**Exercice proposé A**
Relevez tous les noms de lieux géographiques (pays, départements, communes) cités dans l'extrait.

**Extrait**
▼▼▼

À travers la France rurale



Emmanuel Hussenet a voyagé avec un petit cheval dans la France rurale.


3. Chercheurs d’or


Les Estables, véritable petite commune de montagne, offrent à la Haute-Loire sa principale station de sports d’hiver. Une fois de plus, la journée suffit pour que le paysage change du tout au tout. Je suis passé d’une zone rurale à une zone touristique et, sur les sentiers pentus, les tracteurs ont cédé la place aux VTT. Tandis que j’attache Haïschka devant l’office de tourisme du bourg, deux hommes tenant chacun un âne s’arrêtent à côté de moi et commencent à s’adresser aux passants pour leur proposer des balades. Le plus âgé s’éloigne tandis que le plus jeune profite de l’absence de clients pour me lancer, avec un doux accent néerlandais : « Toi aussi tu marches avec un poney ? C’est marrant, mon équipement ressemble exactement au tien ! »
Rudy a quitté les Pays-Bas il y a plus d’un an, avec un poney Fjord de Norvège, sans un sou en poche. Il s’est arrêté plusieurs mois en cours de route chez des agriculteurs pour gagner de quoi manger, payer les ferrures et poursuivre son chemin jusqu’au Portugal. Une sorte de fraternité nous lie instantanément, de compassion presque. Ému par la sobriété de ses moyens, je me précipite sur mes sacoches pour en extraire une pizza fraîchement achetée, que je partage avec lui. C’est la première fois depuis mon départ que c’est moi qui offre quelque chose. Ce geste me fait du bien.

▲▲▲

**Exercice proposé B**
Recopiez les données ci-dessous, de leur toute première ligne jusqu'à la ligne qui contient « 24L40 26H82L84 24V14H82L80 », celle-ci comprise.

**Données fournies**

▼▼▼

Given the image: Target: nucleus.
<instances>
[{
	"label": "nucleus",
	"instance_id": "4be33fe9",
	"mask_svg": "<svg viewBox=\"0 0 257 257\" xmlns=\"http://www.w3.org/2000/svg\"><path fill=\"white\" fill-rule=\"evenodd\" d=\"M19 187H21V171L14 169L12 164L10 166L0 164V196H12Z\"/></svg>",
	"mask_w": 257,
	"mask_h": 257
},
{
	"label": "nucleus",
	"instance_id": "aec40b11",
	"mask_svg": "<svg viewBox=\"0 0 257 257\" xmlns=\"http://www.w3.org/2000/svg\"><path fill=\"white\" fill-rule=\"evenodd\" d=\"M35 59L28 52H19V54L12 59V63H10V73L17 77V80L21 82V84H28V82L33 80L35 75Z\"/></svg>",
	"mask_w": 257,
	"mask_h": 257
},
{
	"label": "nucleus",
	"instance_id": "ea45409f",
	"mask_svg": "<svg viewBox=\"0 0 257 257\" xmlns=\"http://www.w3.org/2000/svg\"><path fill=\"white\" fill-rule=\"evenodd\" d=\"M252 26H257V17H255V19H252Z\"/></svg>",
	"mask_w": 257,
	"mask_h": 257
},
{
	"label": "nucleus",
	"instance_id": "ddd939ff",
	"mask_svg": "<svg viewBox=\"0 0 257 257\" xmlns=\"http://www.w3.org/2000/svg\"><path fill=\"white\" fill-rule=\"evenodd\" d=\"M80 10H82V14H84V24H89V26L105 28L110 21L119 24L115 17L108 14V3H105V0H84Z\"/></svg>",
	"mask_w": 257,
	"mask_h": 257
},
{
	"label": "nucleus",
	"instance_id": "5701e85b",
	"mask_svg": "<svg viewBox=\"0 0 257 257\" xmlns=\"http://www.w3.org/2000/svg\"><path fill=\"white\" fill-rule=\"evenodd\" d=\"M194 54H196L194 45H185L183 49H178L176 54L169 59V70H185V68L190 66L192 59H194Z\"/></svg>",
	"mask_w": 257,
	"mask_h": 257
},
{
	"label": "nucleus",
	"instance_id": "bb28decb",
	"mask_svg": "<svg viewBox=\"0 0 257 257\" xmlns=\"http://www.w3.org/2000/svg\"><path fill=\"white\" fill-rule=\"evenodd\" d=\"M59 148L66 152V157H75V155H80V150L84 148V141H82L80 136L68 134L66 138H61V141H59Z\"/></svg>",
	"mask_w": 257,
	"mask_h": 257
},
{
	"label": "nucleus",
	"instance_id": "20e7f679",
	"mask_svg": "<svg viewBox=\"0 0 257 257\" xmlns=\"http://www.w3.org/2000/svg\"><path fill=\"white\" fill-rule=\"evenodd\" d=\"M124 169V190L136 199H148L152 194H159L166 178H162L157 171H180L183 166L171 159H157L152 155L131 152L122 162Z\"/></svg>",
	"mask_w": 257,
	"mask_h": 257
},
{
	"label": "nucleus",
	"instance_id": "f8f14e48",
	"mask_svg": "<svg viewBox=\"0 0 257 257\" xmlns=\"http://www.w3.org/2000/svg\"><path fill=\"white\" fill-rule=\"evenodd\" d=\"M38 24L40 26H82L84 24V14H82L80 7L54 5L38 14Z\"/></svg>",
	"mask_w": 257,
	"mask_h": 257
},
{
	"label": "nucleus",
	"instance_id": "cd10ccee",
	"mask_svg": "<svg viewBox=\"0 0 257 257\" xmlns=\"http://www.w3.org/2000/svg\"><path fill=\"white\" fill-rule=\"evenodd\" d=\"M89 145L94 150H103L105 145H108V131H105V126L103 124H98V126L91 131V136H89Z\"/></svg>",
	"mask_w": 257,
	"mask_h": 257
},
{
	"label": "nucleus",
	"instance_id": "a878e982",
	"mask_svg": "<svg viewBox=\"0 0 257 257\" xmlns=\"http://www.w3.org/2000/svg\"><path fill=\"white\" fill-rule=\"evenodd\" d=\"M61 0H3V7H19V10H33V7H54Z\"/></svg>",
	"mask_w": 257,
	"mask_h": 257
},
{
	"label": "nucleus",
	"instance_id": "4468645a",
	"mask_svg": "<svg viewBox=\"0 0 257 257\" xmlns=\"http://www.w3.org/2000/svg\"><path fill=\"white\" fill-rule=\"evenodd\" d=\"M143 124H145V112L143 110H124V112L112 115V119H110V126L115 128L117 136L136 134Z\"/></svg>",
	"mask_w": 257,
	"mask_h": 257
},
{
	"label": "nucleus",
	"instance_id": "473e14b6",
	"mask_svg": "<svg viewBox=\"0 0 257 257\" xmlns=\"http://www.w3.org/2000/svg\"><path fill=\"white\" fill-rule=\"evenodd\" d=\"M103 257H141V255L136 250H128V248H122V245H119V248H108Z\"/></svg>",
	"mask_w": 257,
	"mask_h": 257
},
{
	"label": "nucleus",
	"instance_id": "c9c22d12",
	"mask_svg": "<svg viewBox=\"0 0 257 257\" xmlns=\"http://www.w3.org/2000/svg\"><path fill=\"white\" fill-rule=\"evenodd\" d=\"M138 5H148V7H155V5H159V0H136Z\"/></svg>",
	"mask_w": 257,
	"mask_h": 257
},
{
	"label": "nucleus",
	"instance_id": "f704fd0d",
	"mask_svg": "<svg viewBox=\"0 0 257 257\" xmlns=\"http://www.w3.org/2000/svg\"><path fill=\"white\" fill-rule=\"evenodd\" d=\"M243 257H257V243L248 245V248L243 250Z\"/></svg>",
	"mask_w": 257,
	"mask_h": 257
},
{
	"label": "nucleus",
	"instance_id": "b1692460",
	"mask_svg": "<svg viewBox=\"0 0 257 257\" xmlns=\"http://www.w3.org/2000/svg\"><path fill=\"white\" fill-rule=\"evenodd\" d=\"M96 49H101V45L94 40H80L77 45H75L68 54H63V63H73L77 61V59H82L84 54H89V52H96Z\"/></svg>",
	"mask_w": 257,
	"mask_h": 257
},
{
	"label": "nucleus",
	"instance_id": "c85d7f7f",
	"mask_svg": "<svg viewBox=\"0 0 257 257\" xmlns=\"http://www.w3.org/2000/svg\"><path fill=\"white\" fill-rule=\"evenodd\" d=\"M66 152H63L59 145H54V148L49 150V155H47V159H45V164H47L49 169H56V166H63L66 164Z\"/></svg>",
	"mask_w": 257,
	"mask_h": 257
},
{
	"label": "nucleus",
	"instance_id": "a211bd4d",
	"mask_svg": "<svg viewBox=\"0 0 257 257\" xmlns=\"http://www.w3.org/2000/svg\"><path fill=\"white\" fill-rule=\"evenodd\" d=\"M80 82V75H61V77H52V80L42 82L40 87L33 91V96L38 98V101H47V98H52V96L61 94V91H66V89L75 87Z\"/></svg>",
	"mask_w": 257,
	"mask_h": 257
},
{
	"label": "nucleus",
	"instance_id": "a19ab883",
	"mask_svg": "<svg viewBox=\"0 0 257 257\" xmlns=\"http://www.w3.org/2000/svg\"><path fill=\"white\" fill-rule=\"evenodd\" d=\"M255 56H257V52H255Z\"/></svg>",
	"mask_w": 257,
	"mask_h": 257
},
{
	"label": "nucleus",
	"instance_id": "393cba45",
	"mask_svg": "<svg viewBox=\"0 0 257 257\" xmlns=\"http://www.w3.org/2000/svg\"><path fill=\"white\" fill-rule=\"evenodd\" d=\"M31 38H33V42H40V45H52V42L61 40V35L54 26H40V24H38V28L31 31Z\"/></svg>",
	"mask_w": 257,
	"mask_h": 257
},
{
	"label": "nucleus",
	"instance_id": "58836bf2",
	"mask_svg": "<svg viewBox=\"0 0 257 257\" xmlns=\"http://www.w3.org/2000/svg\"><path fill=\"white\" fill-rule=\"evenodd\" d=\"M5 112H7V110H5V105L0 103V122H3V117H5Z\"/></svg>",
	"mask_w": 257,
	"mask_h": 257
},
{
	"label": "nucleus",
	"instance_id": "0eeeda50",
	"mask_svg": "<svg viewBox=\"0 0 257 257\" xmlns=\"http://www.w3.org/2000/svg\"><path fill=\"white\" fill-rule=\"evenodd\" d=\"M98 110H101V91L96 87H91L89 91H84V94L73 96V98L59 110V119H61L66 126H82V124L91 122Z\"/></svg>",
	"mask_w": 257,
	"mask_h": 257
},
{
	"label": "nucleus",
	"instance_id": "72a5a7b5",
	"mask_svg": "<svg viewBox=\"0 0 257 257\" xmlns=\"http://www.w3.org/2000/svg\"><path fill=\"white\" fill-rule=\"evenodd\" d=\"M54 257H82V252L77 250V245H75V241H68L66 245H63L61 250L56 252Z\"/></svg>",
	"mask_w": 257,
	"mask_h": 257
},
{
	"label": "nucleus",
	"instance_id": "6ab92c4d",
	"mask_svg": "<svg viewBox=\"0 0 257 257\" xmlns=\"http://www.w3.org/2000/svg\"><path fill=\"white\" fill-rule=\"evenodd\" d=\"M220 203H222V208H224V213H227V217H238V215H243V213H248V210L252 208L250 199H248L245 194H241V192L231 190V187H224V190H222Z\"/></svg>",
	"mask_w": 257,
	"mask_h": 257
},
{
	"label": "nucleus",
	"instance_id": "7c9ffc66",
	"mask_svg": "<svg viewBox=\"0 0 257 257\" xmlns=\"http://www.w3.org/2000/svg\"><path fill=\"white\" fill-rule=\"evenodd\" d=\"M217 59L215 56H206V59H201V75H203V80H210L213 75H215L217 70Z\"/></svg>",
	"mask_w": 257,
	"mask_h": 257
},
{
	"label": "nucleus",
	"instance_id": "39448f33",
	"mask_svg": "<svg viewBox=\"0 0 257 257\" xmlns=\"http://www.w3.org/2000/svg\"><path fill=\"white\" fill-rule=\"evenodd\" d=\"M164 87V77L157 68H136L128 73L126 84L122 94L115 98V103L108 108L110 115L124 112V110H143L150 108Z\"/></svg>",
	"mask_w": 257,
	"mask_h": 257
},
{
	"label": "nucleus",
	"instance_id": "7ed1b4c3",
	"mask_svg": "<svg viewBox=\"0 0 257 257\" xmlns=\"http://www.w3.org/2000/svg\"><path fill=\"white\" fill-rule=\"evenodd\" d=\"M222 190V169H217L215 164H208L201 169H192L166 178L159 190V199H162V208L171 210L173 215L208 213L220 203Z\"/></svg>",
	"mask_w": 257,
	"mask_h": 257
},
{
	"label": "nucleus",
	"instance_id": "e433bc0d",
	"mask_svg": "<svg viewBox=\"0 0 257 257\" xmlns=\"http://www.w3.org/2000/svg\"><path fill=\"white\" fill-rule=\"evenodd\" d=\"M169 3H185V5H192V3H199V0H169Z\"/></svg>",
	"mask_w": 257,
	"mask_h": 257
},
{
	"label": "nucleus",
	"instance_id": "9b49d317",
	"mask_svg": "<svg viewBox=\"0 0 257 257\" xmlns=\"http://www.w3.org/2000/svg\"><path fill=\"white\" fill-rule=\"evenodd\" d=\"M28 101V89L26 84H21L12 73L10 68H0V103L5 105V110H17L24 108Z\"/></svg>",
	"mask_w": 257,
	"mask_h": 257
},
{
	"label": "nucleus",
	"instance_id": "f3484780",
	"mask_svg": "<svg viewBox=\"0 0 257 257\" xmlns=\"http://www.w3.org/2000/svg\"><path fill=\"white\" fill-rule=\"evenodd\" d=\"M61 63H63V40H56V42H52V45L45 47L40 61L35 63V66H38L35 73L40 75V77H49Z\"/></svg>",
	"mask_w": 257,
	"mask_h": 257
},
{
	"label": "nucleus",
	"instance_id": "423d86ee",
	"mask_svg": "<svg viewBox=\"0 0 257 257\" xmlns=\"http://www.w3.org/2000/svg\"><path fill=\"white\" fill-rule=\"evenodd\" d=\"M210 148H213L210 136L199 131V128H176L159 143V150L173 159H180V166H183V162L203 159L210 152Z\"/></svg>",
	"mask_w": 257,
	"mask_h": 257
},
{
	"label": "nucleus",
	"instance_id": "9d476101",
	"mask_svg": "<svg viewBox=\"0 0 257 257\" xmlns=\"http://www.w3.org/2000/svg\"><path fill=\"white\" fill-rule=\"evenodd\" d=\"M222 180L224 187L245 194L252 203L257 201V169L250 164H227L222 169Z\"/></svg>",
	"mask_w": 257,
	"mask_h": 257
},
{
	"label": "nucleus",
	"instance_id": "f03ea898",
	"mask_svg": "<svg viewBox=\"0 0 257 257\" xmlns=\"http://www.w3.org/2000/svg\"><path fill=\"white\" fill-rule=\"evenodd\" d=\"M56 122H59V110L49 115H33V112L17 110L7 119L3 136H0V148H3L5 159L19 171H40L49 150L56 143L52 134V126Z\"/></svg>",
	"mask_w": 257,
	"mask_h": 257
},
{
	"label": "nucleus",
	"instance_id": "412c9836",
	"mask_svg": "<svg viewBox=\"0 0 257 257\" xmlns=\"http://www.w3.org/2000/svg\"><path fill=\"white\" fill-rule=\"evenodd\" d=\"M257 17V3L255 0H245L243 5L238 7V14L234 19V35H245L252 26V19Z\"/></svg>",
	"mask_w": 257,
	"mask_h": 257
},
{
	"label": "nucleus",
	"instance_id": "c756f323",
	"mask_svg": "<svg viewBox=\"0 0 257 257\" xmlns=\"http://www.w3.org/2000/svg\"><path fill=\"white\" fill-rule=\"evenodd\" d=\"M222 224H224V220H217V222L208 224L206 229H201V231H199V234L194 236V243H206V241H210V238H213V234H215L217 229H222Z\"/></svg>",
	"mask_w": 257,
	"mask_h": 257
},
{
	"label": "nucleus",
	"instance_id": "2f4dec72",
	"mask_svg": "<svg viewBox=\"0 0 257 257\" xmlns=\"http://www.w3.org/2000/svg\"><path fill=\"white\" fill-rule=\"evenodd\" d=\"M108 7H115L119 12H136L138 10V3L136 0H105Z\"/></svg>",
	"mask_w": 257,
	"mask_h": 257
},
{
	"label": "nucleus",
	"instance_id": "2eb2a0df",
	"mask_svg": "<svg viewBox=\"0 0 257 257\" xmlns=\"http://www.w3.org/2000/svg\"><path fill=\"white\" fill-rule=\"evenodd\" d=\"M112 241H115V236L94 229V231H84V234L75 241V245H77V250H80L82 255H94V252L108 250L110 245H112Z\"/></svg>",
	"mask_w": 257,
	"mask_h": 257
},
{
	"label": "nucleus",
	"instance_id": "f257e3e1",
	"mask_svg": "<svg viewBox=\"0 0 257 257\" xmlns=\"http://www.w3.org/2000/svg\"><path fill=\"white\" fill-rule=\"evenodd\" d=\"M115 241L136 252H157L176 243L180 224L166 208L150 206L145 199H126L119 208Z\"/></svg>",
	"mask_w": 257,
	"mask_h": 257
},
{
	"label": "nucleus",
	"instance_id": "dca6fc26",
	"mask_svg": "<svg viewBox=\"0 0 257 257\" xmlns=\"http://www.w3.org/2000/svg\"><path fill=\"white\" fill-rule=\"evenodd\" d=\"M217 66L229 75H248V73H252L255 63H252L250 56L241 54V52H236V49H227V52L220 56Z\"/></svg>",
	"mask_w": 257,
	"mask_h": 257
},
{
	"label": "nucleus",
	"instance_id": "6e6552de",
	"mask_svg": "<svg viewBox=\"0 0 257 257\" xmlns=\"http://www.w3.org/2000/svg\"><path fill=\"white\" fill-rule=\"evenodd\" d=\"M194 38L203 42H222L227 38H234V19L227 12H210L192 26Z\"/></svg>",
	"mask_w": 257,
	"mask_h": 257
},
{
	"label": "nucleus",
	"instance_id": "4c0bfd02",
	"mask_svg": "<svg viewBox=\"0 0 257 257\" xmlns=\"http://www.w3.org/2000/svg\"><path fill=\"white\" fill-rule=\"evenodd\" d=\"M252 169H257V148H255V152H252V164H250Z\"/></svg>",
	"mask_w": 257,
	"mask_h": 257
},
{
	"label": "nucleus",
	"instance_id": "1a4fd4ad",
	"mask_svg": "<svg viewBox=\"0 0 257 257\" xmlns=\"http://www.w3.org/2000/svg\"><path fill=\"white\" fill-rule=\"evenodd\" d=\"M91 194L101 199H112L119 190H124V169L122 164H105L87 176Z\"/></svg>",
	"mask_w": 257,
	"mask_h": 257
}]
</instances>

▲▲▲

**Réponse complète A**
France, Les Estables, Haute-Loire, Pays-Bas, Norvège, Portugal

**Réponse complète B**
Given the image: Target: nucleus.
<instances>
[{
	"label": "nucleus",
	"instance_id": "4be33fe9",
	"mask_svg": "<svg viewBox=\"0 0 257 257\" xmlns=\"http://www.w3.org/2000/svg\"><path fill=\"white\" fill-rule=\"evenodd\" d=\"M19 187H21V171L14 169L12 164L10 166L0 164V196H12Z\"/></svg>",
	"mask_w": 257,
	"mask_h": 257
},
{
	"label": "nucleus",
	"instance_id": "aec40b11",
	"mask_svg": "<svg viewBox=\"0 0 257 257\" xmlns=\"http://www.w3.org/2000/svg\"><path fill=\"white\" fill-rule=\"evenodd\" d=\"M35 59L28 52H19V54L12 59V63H10V73L17 77V80L21 82V84H28V82L33 80L35 75Z\"/></svg>",
	"mask_w": 257,
	"mask_h": 257
},
{
	"label": "nucleus",
	"instance_id": "ea45409f",
	"mask_svg": "<svg viewBox=\"0 0 257 257\" xmlns=\"http://www.w3.org/2000/svg\"><path fill=\"white\" fill-rule=\"evenodd\" d=\"M252 26H257V17H255V19H252Z\"/></svg>",
	"mask_w": 257,
	"mask_h": 257
},
{
	"label": "nucleus",
	"instance_id": "ddd939ff",
	"mask_svg": "<svg viewBox=\"0 0 257 257\" xmlns=\"http://www.w3.org/2000/svg\"><path fill=\"white\" fill-rule=\"evenodd\" d=\"M80 10H82V14H84V24H89V26L105 28L110 21L119 24L115 17L108 14V3H105V0H84Z\"/></svg>",
	"mask_w": 257,
	"mask_h": 257
},
{
	"label": "nucleus",
	"instance_id": "5701e85b",
	"mask_svg": "<svg viewBox=\"0 0 257 257\" xmlns=\"http://www.w3.org/2000/svg\"><path fill=\"white\" fill-rule=\"evenodd\" d=\"M194 54H196L194 45H185L183 49H178L176 54L169 59V70H185V68L190 66L192 59H194Z\"/></svg>",
	"mask_w": 257,
	"mask_h": 257
},
{
	"label": "nucleus",
	"instance_id": "bb28decb",
	"mask_svg": "<svg viewBox=\"0 0 257 257\" xmlns=\"http://www.w3.org/2000/svg\"><path fill=\"white\" fill-rule=\"evenodd\" d=\"M59 148L66 152V157H75V155H80V150L84 148V141H82L80 136L68 134L66 138H61V141H59Z\"/></svg>",
	"mask_w": 257,
	"mask_h": 257
},
{
	"label": "nucleus",
	"instance_id": "20e7f679",
	"mask_svg": "<svg viewBox=\"0 0 257 257\" xmlns=\"http://www.w3.org/2000/svg\"><path fill=\"white\" fill-rule=\"evenodd\" d=\"M124 169V190L136 199H148L152 194H159L166 178H162L157 171H180L183 166L171 159H157L152 155L131 152L122 162Z\"/></svg>",
	"mask_w": 257,
	"mask_h": 257
},
{
	"label": "nucleus",
	"instance_id": "f8f14e48",
	"mask_svg": "<svg viewBox=\"0 0 257 257\" xmlns=\"http://www.w3.org/2000/svg\"><path fill=\"white\" fill-rule=\"evenodd\" d=\"M38 24L40 26H82L84 24V14H82L80 7L54 5L38 14Z\"/></svg>",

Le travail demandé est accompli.